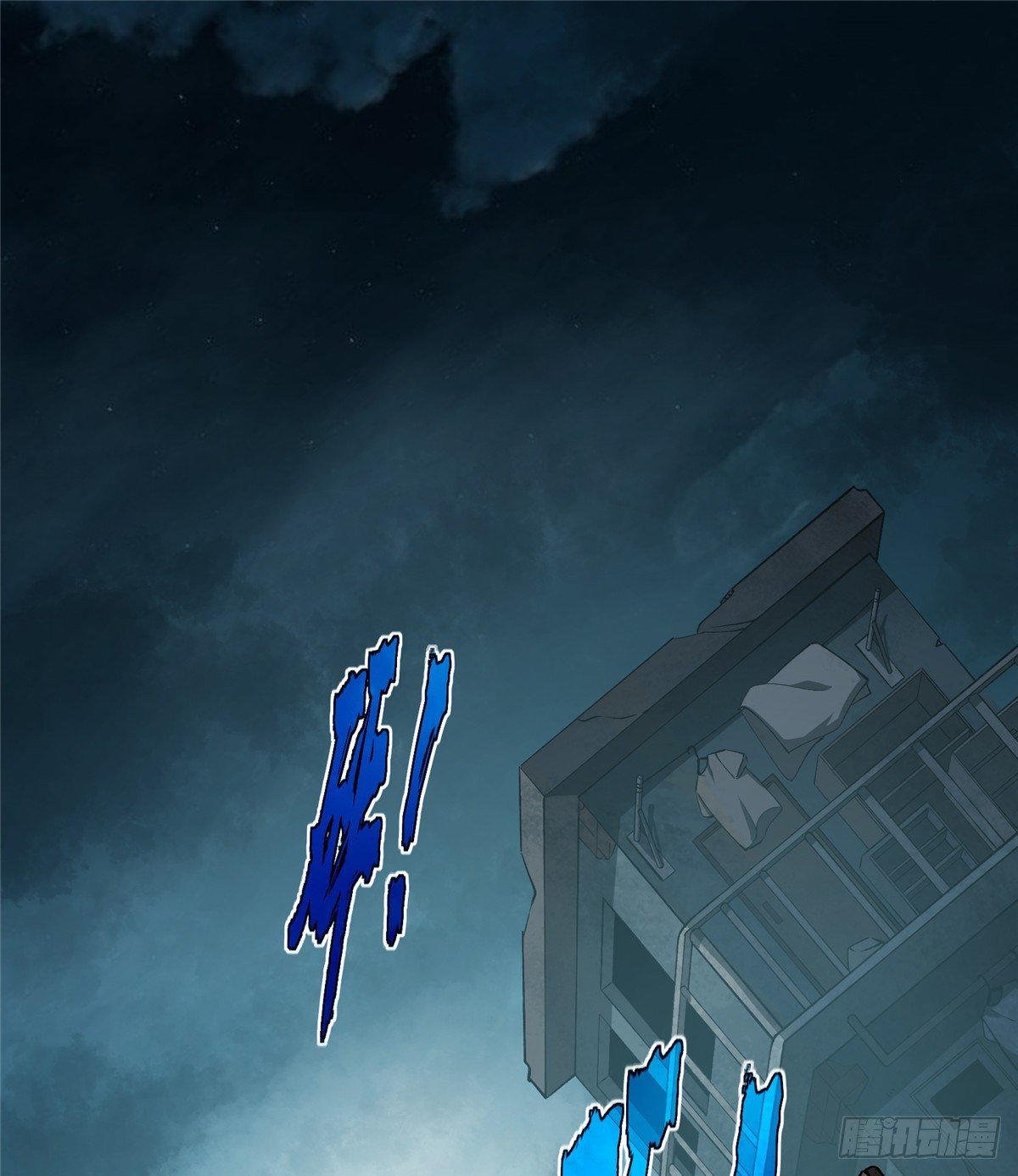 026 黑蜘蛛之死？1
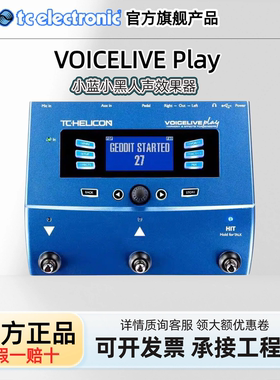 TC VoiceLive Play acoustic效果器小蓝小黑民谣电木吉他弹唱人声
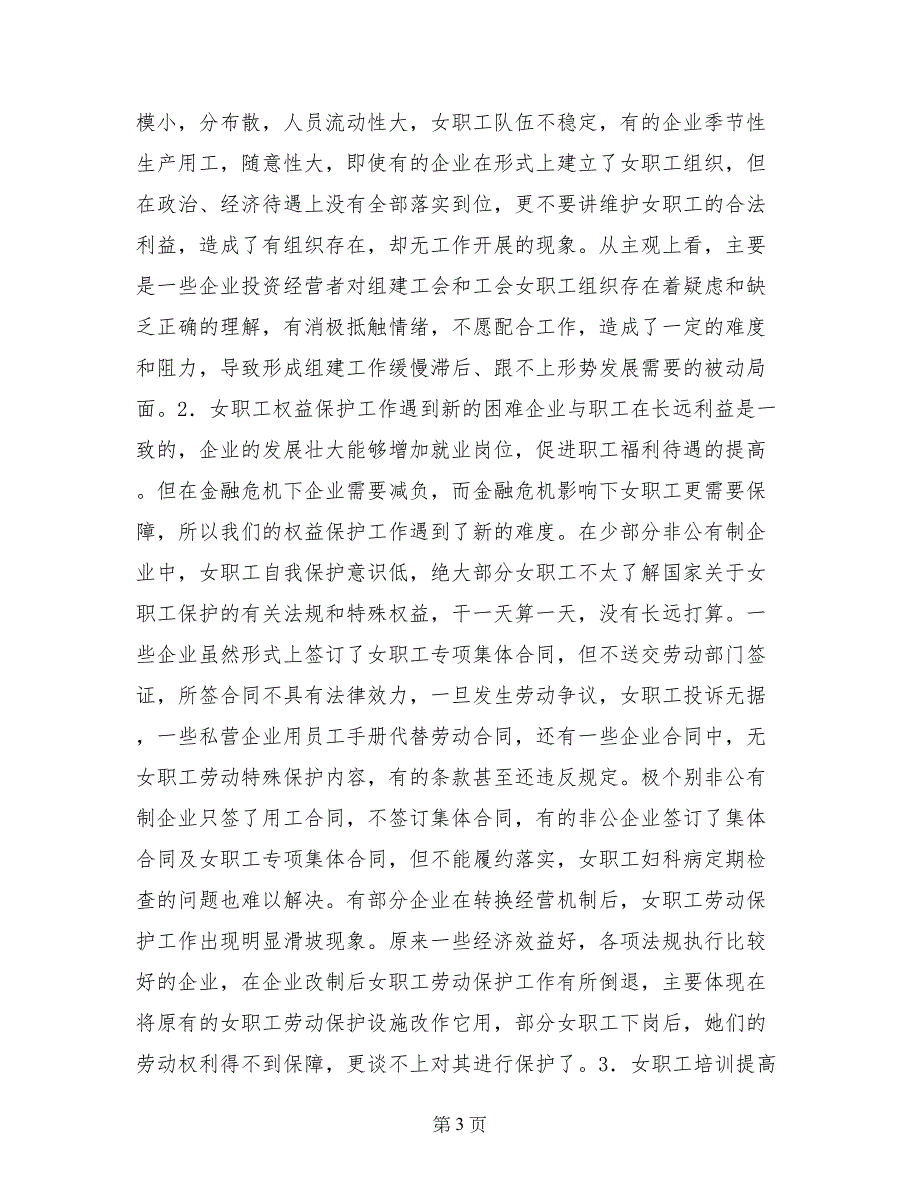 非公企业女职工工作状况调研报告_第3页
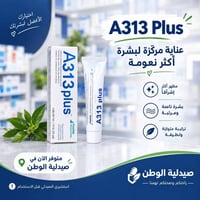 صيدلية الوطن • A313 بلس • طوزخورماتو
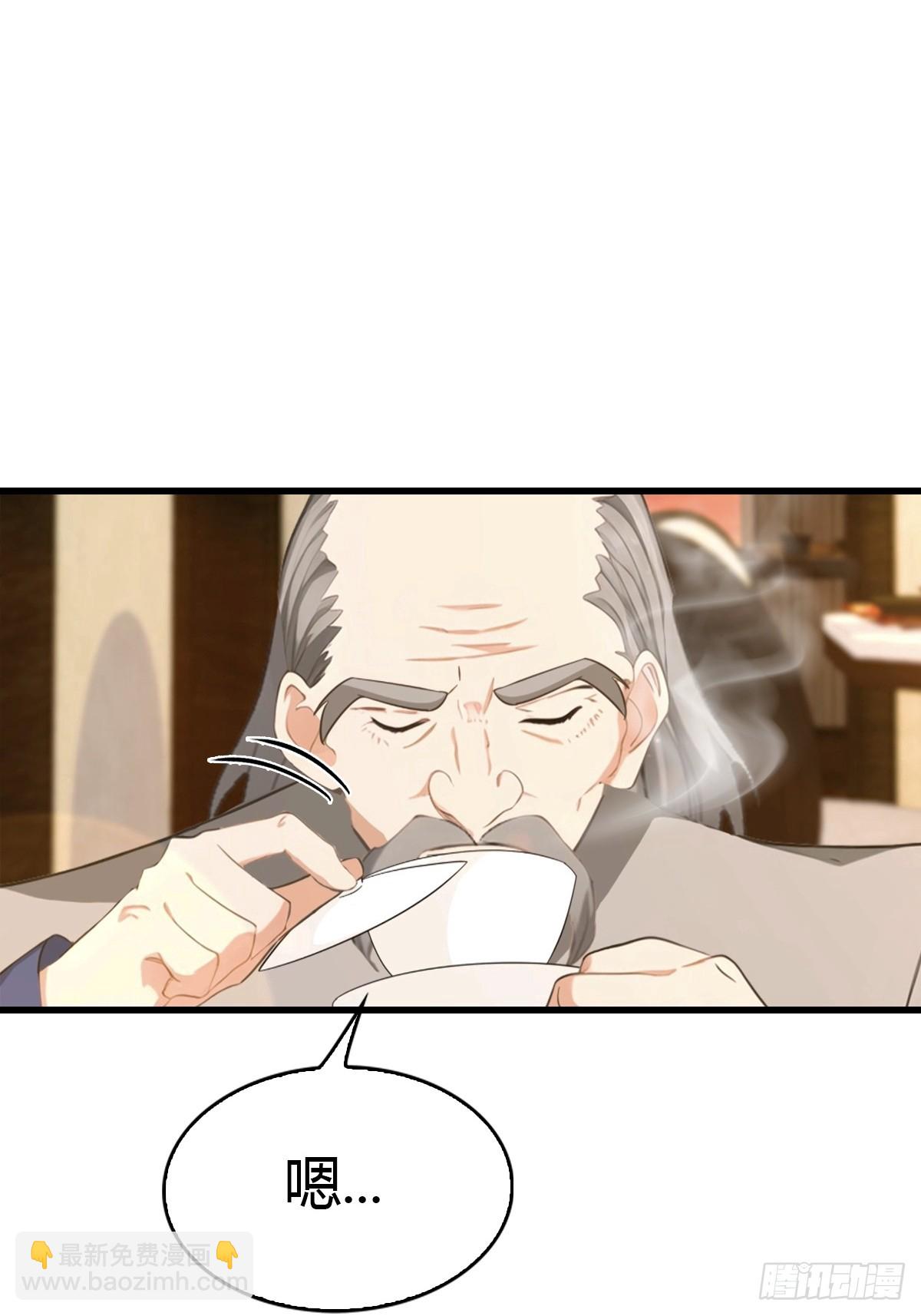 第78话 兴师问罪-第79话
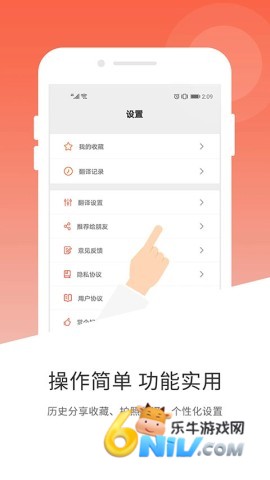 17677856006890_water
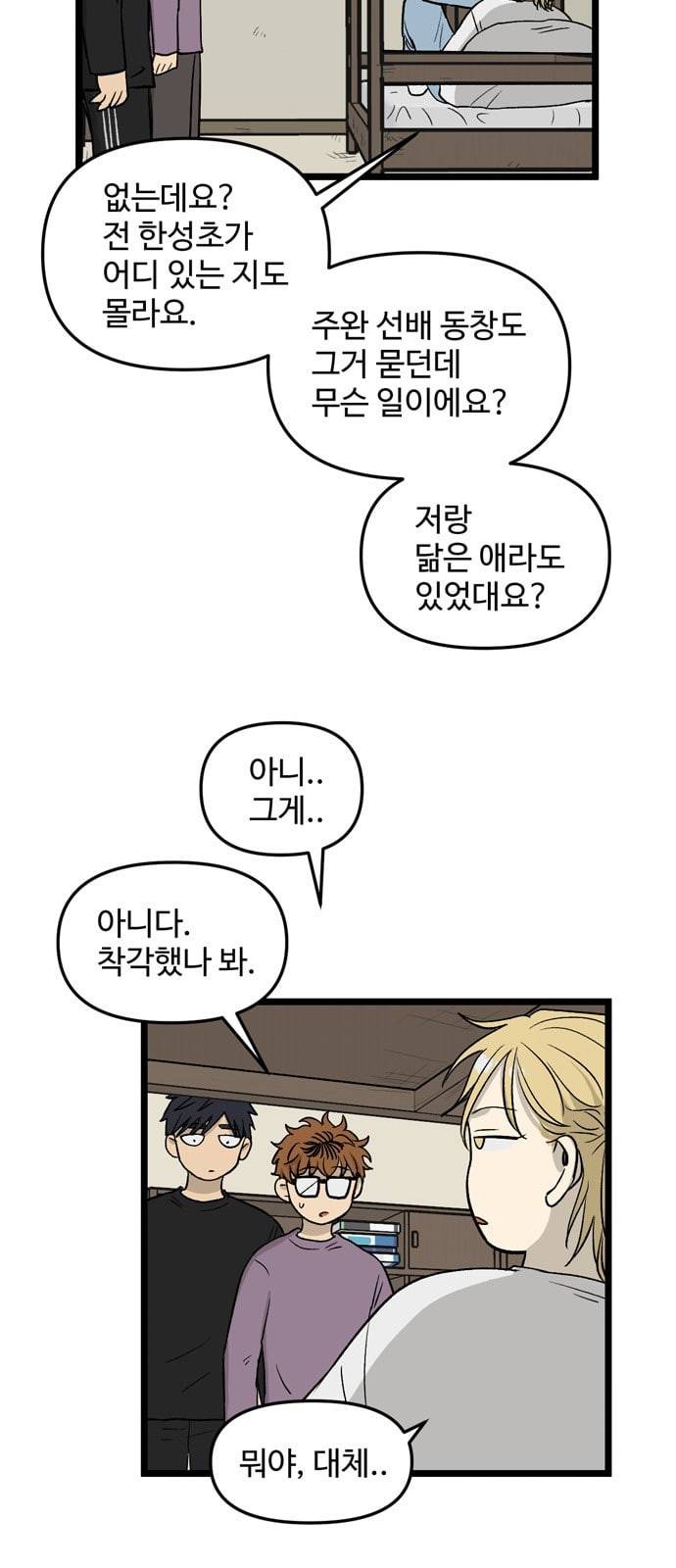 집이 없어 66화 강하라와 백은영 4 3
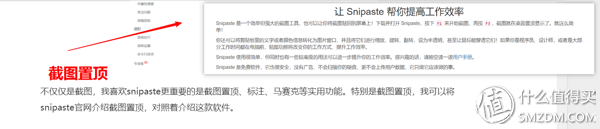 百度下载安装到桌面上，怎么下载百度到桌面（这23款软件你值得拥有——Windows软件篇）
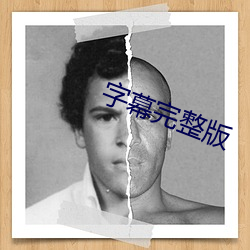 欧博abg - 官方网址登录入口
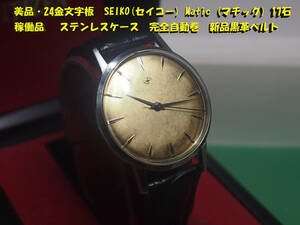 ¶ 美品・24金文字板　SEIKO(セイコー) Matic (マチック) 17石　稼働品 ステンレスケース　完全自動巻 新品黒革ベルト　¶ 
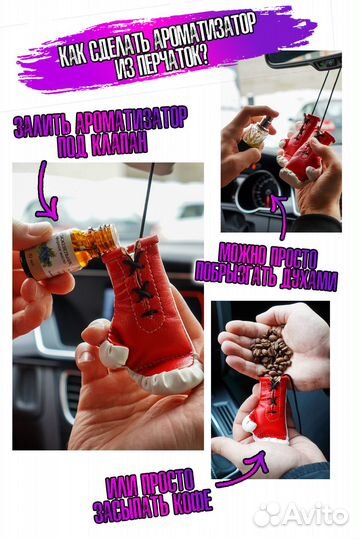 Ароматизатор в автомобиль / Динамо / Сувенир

________________________________________

Can you quote exactly, and only, the lines from the one containing "17677856006890_water" through the last line of the records above, keeping both ends and leaving out any pictures?

 17677856006890_water
 집이 없어 66화 강하라와 백은영 4 3
 百度下载安装到桌面上，怎么下载百度到桌面（这23款软件你值得拥有——Windows软件篇）
 欧博abg - 官方网址登录入口
 ¶ 美品・24金文字板　SEIKO(セイコー) Matic (マチック) 17石　稼働品 ステンレスケース　完全自動巻 新品黒革ベルト　¶ 
 Ароматизатор в автомобиль / Динамо / Сувенир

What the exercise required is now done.